… but I get up again.
Dieser winzige Moment, in dem mir innerhalb eines Wimpernschlags klar wird: „Fuck it, das war es!“ Noch bevor ich es wirklich begreifen kann, klatsche ich schon auf dem Asphalt auf. Ich rutsche nach links über die Gegenfahrbahn, während mein Motorrad an mir vorbeizieht, dem Straßenverlauf geradeaus folgend – auf der Seite liegend. Ein klassischer Anfängerfehler: Zu stark gebremst auf regennasser Straße. Das Vorderrad des Mopeds schmiert weg, und in Sekundenbruchteilen trennen sich unsere Wege.
Was genau passiert ist? Keine Ahnung. Habe ich vielleicht die aufgemalten Linksabbiegerpfeile erwischt? War es Dreck auf der Straße? Neuer Asphalt? Oder einfach nur Pech? Merkwürdig, da fahren wir über die schlimmsten Straßen – solche, die eher asphaltierten Feldwegen gleichen und deren Schlaglöcher groß genug für eine Poolparty wären – und nichts passiert. Und dann, auf einer gut ausgebauten Straße, legt es mich ausgerechnet auf der Linksabbiegerspur hin…
Fünf Kilometer vor dem Ziel. Unglaubliches Schwein gehabt, denn auf der Gegenfahrbahn war zum Glück niemand unterwegs. Und ich war nicht alleine. Mein Deauville-Kumpel pflückt mich erst von der Straße, überprüft, ob noch alles an mir dran ist, und hebt dann meine Maschine auf. Mir ist nichts passiert, abgesehen von den blauen Flecken, die die nächsten Tage meine linke Seite zieren und zusammen mit einem ordentlichen Muskelkater dafür sorgen werden, dass ich mich tagelang wie eine Achtzigjährige fühle. Möchte gar nicht wissen, wie ich ohne Schutzkleidung ausgesehen hätte … Und natürlich der Schreck. Das Schwänchen hat ein paar Blessuren abbekommen, aber nichts, was Cookie nicht wieder richten könnte.
Am nächsten Tag bin ich direkt wieder gefahren, zusammen mit meinem Deauville-Kumpel. Und zu allem Überfluss fängt es genau beim Start unserer ersten Tour durch den Westerwald an zu nieseln. Ich hätte am liebsten angefangen zu heulen. Bei jeder Kurve, vor allem bei den linken, hatte ich sofort wieder das Bild im Kopf, wie der Asphalt plötzlich ganz nah kommt… Der Schock saß mir noch tief in den Knochen, und das Fahren fühlte sich an, als würde ich eine Schrankwand bewegen. Es sah vermutlich auch so aus. Zwei, drei Touren hat es gebraucht, um das loszuwerden. Dachte ich.

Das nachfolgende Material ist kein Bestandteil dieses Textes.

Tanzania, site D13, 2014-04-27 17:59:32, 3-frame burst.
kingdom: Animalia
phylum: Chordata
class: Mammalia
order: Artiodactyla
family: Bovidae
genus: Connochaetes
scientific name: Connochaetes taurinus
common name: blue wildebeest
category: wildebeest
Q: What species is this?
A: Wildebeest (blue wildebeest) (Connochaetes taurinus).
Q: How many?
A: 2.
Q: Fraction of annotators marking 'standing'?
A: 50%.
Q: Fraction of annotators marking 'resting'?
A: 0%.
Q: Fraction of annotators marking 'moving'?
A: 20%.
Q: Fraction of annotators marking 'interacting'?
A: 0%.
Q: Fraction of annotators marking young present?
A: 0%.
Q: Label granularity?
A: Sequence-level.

Und dann stand der heiß ersehnte erste Urlaubstag vor der Türe. Wochenlang habe ich mich darauf gefreut, schließlich wollte ich wieder mit dem Motorrad die rund sechshundert Kilometer – gemessen ohne Umwege wegen der obligatorischen Baustellen und Straßensperrungen – in zwei Tagen bis zu unserem Urlaubsort im Kinzigtal fahren. Mit einem wachsamen Auge verfolgte ich die sich ständig ändernde Wetterprognose, bis endlich klar war: Freitag und Samstag wird gutes Wetter. Nicht zu warm, kein Regen, aber dafür Sonne. Perfekt.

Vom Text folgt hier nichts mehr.